Although the first demonstration of a defibrillator was performed in 1899, the first time on record that one was used successfully on a human patient was 48 years later. In 1947, Claude Schaeffer Beck (11/8/1894 – 10/14/1971) restored normal “sinus rhythm” to the heart of a 14-year-old boy, performing the world’s first successful defibrillation on a human patient.

Dr. Beck became the United States’ first cardiovascular surgery professor, serving in that capacity at the Case Western Reserve University between 1952 and 1965. He was nominated for the 1952 Nobel Prize in Medicine. The teenage boy went into ventricular fibrillation (that is, the heart’s rhythm was out of synch with the pulse) while Beck was treating him for a congenital heart defect.
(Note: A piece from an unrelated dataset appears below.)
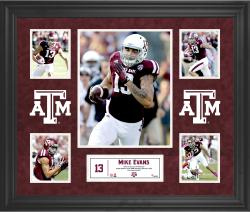 Mike Evans Texas A&M Aggies Framed 5-Photo Collage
Apart from this fibrillation, the heart was basically healthy. The surgical team opened the boy’s chest and massaged the heart to keep it beating for 45 minutes, as the defibrillator was fetched. Dr. Beck then administered a drug that counteracts arrhythmia (irregular heart rhythm), positioned the defibrillator paddles on either side of the heart, and shocked it back into regular beating.

In 1899, Jean-Louis Prevost and Frederic Batelli of the University of Geneva discovered that a small electrical shock could make a dog’s heartbeat irregular and a larger shock could return the beat to normal.